##### DATA FOR PROCESSING #####

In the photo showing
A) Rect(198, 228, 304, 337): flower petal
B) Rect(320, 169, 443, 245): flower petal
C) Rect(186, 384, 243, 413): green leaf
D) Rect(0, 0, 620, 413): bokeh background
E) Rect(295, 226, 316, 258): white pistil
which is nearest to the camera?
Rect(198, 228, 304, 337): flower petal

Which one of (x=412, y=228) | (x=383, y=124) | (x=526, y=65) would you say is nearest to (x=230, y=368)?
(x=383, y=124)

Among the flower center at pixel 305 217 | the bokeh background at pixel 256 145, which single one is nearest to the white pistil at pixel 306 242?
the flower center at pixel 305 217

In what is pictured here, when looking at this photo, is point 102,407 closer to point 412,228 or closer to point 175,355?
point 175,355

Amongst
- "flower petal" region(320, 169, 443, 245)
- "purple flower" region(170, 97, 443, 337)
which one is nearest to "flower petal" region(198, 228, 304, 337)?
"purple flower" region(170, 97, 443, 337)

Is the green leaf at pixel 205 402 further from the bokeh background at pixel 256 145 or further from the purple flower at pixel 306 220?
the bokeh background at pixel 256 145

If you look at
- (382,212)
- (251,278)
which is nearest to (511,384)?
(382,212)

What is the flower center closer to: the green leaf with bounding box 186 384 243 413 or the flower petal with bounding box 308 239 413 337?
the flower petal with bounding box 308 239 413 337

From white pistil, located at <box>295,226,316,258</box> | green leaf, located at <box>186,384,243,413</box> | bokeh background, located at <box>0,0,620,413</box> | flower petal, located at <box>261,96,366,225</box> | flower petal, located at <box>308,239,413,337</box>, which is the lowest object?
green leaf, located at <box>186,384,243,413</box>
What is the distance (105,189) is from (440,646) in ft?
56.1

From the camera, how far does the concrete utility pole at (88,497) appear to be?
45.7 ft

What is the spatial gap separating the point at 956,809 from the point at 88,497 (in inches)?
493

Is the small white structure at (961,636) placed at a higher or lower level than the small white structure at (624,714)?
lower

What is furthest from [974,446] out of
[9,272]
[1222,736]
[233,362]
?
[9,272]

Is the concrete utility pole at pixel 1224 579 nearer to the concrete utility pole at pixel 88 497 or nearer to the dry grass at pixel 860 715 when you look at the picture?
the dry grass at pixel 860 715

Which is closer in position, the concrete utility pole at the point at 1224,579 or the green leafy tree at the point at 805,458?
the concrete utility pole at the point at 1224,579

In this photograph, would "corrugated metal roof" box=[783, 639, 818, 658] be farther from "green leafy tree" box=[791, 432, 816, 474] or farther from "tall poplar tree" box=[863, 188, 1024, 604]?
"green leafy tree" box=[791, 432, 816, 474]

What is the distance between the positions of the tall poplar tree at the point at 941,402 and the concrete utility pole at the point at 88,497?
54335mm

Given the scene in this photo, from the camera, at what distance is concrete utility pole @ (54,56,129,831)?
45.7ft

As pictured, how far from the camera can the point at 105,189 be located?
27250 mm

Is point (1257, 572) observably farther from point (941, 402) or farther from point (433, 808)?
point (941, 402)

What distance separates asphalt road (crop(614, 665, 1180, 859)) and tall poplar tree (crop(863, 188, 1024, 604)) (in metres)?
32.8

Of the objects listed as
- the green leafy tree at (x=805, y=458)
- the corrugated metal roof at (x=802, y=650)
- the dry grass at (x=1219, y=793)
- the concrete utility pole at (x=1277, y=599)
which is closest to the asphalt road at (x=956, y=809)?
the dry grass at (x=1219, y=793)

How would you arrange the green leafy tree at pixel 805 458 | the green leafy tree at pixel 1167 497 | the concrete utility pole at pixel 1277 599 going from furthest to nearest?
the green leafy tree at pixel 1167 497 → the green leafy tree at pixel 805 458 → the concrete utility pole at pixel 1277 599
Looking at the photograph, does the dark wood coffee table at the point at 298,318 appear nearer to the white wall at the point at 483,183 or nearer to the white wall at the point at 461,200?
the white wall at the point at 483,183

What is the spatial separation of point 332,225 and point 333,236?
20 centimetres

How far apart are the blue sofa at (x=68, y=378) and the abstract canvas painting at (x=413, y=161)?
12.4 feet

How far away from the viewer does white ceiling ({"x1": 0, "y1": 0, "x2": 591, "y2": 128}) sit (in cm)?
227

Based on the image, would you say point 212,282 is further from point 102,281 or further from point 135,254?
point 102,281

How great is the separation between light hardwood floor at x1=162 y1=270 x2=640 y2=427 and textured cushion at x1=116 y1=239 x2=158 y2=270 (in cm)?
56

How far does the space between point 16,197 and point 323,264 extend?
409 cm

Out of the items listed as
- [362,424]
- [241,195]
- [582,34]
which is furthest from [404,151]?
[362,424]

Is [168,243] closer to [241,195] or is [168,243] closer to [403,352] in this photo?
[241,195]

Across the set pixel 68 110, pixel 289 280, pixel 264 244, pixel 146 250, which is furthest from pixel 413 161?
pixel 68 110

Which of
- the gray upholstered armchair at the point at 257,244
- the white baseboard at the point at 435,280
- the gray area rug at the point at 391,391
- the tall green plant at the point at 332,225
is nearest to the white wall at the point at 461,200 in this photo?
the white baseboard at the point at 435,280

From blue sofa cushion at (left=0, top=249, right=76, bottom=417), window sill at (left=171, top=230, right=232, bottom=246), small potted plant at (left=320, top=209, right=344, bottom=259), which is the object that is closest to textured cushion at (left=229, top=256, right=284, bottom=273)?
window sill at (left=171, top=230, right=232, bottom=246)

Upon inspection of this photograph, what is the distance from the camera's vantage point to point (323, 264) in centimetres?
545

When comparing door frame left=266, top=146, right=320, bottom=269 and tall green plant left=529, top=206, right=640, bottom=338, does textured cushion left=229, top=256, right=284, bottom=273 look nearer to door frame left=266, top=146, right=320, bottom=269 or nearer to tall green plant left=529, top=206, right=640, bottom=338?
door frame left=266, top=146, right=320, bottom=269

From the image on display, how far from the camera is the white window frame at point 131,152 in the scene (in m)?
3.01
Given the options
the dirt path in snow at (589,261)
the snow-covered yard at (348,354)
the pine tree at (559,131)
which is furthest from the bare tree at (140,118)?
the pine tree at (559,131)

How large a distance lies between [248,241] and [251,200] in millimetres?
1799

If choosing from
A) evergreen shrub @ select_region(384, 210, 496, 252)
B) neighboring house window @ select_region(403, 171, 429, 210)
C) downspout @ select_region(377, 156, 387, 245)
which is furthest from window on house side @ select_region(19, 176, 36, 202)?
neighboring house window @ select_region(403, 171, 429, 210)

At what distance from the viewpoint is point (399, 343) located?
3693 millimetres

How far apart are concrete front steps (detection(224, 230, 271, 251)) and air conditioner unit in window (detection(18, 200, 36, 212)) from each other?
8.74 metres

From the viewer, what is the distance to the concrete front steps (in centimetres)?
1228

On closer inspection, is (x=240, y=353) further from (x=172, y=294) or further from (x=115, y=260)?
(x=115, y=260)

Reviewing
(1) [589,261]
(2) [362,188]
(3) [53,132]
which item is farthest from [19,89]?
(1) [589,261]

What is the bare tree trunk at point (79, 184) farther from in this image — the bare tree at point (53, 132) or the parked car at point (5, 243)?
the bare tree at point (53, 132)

#####

TASK TO COMPLETE =>
Copy, without any change, the lines from the one containing "On closer inspection, is" through the end of the records, including both ends.

EXERCISE RESPONSE =>
On closer inspection, is (x=240, y=353) further from (x=172, y=294) or further from (x=115, y=260)?
(x=115, y=260)

Reviewing
(1) [589,261]
(2) [362,188]
(3) [53,132]
which item is farthest from [19,89]?
(1) [589,261]

What is the bare tree trunk at point (79, 184) farther from in this image — the bare tree at point (53, 132) or the parked car at point (5, 243)?
the bare tree at point (53, 132)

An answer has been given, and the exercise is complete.